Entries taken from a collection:
····················

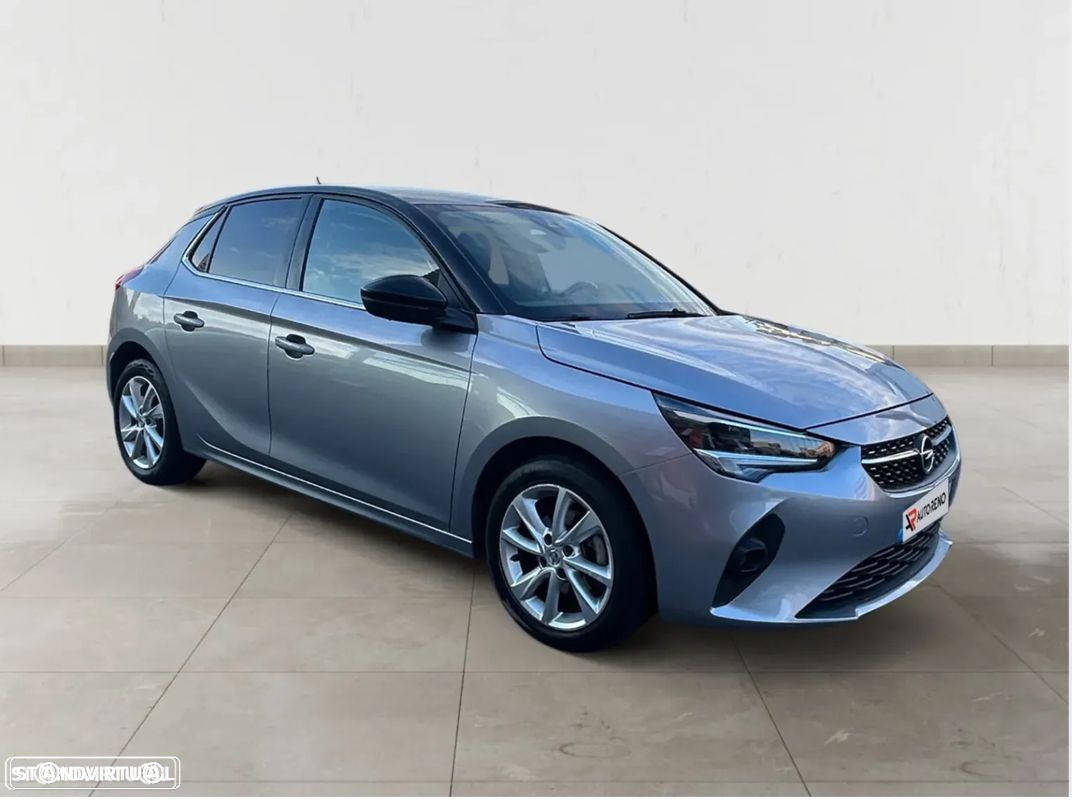 Opel Corsa 1.5 D Elegance - 3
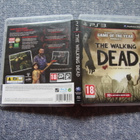 PS3 : The Walking Dead by Telltale - Season 1 & 2 - pikkukuva 2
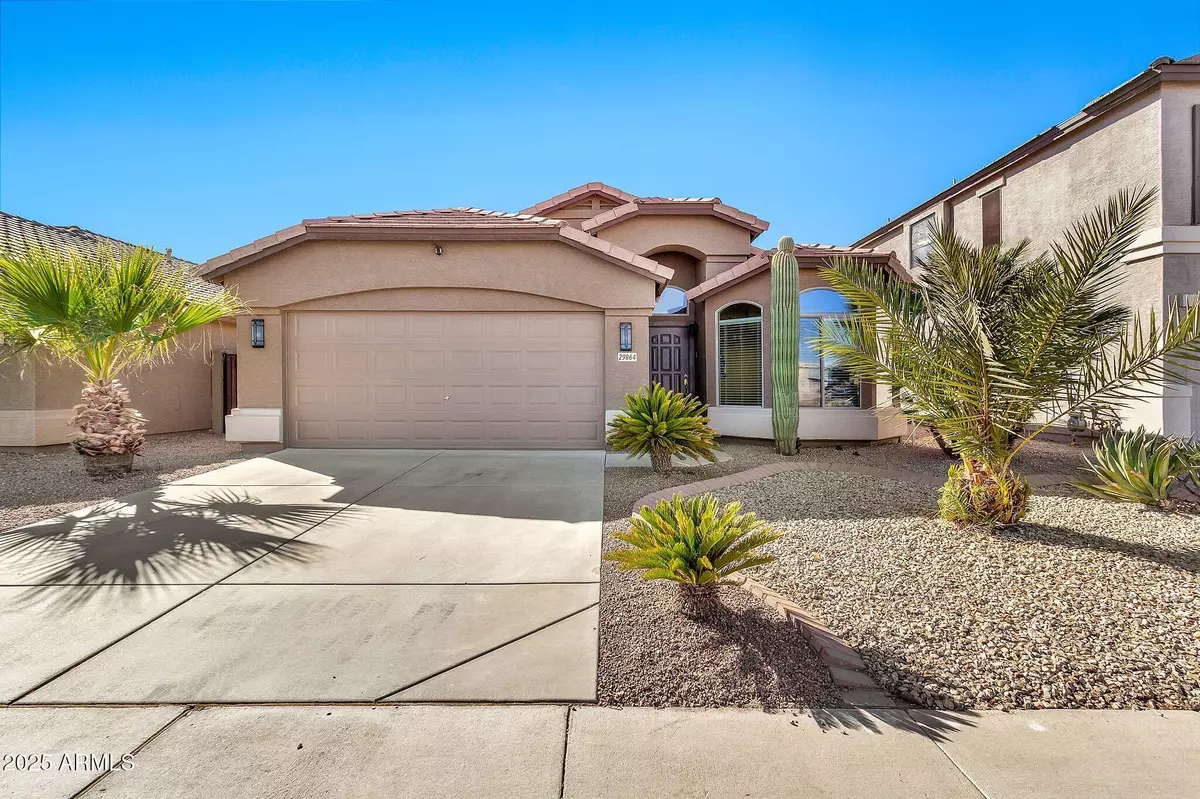 San Tan Valley, AZ 85143,29864 N DESERT WILLOW Boulevard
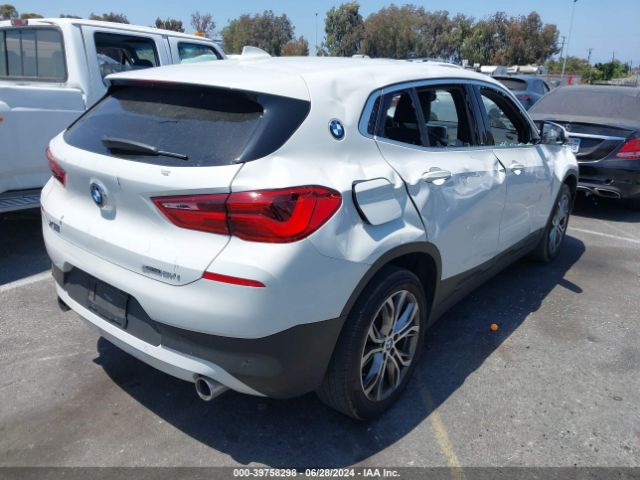 WBXYJ5C32JEF80073 BMW X2 Xdrive28i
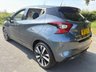USED 2022 22 NISSAN MICRA 1.0 IG-T Tekna Hatchback 5dr Petrol Manual Euro 6 (s/s) (92 ps) 1 OWNER FULL NISSAN SERVICE HISTORY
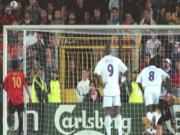 Đối đầu TBN-Pháp trong lịch sử: Bi kịch Raul & penalty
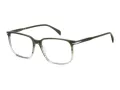 David Beckham Ochelari de Vedere DB 1231 6NT 55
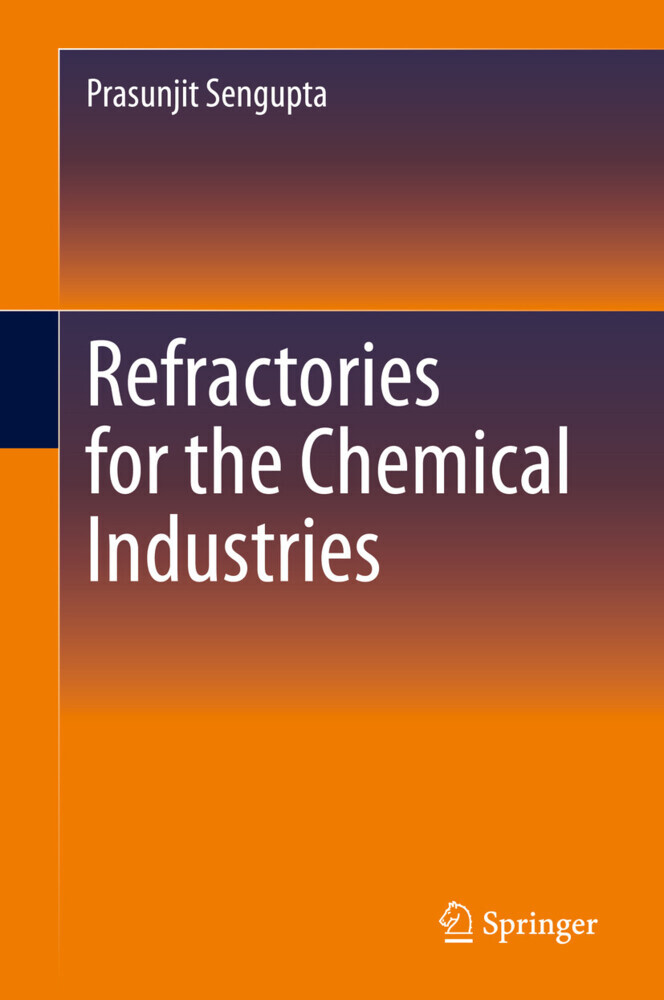 Refractories for the Chemical Industries main product photo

····················

Activity:
What you return must match, character for character, the lines above from the one with "PS3 : The Walking" through the one with "David Beckham Ochelari", minus any pictures.

Result for this exercise:
 PS3 : The Walking Dead by Telltale - Season 1 & 2 - pikkukuva 2
 San Tan Valley, AZ 85143,29864 N DESERT WILLOW Boulevard
 WBXYJ5C32JEF80073 BMW X2 Xdrive28i
USED 2022 22 NISSAN MICRA 1.0 IG-T Tekna Hatchback 5dr Petrol Manual Euro 6 (s/s) (92 ps) 1 OWNER FULL NISSAN SERVICE HISTORY
 Đối đầu TBN-Pháp trong lịch sử: Bi kịch Raul & penalty
 David Beckham Ochelari de Vedere DB 1231 6NT 55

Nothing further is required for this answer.